**Exercise input**
══════
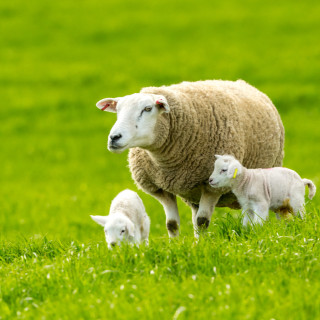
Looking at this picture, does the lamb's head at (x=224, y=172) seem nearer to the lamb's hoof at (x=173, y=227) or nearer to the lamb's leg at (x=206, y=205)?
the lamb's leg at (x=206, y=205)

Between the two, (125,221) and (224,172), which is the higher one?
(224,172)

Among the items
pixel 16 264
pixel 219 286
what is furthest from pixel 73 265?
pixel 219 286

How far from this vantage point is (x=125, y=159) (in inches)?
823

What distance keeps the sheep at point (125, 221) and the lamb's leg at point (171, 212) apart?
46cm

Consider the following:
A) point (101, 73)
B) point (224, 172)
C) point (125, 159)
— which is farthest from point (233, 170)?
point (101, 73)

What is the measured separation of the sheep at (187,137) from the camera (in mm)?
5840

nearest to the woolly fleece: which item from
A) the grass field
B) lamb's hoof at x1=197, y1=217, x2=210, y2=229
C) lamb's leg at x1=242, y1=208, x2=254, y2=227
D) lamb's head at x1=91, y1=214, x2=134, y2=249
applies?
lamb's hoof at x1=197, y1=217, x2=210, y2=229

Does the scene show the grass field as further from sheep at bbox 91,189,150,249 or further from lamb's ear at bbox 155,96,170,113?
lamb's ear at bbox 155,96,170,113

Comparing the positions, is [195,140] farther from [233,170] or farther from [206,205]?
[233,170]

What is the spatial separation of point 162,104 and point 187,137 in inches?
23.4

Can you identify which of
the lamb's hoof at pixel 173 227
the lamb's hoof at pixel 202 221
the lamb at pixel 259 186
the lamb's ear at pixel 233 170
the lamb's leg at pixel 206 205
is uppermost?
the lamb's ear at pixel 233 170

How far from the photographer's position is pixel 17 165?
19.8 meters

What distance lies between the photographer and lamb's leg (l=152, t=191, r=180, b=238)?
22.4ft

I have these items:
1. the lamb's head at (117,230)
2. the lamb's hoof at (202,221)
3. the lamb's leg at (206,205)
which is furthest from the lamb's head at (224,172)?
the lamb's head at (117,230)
══════
**Aim**
Revise the items from the line with "Comparing the positions, is" through the last item, replacing "hoof" with "foot" and leaving everything else unchanged. Return only those lines.

**Final result**
Comparing the positions, is [195,140] farther from [233,170] or farther from [206,205]?
[233,170]

What is the spatial separation of point 162,104 and point 187,137 in inches?
23.4

Can you identify which of
the lamb's foot at pixel 173 227
the lamb's foot at pixel 202 221
the lamb at pixel 259 186
the lamb's ear at pixel 233 170
the lamb's leg at pixel 206 205
is uppermost?
the lamb's ear at pixel 233 170

How far from the photographer's position is pixel 17 165?
19.8 meters

What distance lies between the photographer and lamb's leg (l=152, t=191, r=180, b=238)?
22.4ft

I have these items:
1. the lamb's head at (117,230)
2. the lamb's foot at (202,221)
3. the lamb's leg at (206,205)
which is furthest from the lamb's head at (224,172)?
the lamb's head at (117,230)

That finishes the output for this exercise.